Eavis sounded unsure now. ‘I think that was it.’
‘You don’t mean at someone’s house? Trespass Lodge in Hayfield, perhaps?’
‘Mmm. No. She definitely mentioned a clubhouse. I don’t know any more than that. Sorry.’
‘Thank you for your help, sir.’
Cooper rang through to the CID room. ‘Carol, could you see if we can fix a time to speak to Theo and Duncan Gould, please?’
‘The landscape gardeners? As soon as possible, I suppose?’
‘You got it. Thanks. And send Luke Irvine in, will you?’

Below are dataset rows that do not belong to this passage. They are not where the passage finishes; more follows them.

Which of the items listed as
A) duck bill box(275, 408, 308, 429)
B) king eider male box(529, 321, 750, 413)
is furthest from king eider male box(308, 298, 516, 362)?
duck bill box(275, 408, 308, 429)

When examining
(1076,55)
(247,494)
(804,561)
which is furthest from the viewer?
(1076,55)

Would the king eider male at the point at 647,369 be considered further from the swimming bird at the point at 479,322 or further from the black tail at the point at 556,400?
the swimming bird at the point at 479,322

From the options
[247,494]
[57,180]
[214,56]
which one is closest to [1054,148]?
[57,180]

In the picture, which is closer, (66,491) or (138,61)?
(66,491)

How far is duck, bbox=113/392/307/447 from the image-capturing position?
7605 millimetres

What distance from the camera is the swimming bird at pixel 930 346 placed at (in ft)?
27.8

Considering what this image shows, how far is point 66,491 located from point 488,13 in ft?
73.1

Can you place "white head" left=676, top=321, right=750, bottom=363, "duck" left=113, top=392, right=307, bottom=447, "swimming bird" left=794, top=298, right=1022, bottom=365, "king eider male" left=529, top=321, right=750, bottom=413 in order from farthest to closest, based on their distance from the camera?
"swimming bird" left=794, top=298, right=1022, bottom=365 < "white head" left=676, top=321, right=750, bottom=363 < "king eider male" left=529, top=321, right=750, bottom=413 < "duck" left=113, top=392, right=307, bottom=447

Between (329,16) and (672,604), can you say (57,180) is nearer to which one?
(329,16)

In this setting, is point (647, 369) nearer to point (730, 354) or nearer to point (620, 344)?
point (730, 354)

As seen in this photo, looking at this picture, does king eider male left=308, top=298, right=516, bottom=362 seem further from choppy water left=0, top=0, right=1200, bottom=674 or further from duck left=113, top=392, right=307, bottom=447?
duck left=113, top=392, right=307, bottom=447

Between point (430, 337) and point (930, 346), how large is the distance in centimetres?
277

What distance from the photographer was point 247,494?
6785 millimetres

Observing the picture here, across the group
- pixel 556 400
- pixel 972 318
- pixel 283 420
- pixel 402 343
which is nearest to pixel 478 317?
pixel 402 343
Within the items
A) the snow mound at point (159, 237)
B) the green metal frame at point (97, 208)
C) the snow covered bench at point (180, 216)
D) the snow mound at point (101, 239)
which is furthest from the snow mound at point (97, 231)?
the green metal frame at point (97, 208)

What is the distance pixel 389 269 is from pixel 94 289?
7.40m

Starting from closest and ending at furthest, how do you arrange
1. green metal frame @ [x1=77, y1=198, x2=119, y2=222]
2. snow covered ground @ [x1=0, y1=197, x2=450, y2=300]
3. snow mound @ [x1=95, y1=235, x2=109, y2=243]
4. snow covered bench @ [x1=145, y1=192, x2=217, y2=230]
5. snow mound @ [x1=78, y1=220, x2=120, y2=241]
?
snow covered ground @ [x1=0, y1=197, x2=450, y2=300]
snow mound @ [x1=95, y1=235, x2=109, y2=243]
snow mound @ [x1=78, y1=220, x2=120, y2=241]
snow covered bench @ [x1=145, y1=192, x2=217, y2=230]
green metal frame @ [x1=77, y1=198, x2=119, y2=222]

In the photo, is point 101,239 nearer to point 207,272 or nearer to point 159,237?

Irvine appeared almost straight away with his notebook.
‘Yes, boss?’
‘Can you do a bit of research for me, please, Luke?’
‘Of course. Is it connected with the Faith Matthew inquiry?’
‘I think so,’ said Cooper. ‘The Kinder Mass Trespass in April 1932.’
‘Oh, that. What about it?’
‘I think there were six men arrested and tried at Derby Assizes after a confrontation with gamekeepers. Can you find out who they were? Their names at least.’
‘No problem,’ said Irvine.
‘Thanks.’
Irvine looked at Cooper with a hint of surprise at his tone. Cooper realised he probably sounded less than businesslike. That was because he wasn’t entirely sure the information was relevant to the investigation. It might just be to satisfy his own curiosity.
‘Also, find out if there are any derelict or abandoned buildings in that area, near Hayfield,’ said Cooper. ‘And check on any properties Darius Roth owns in addition to his home at Trespass Lodge.’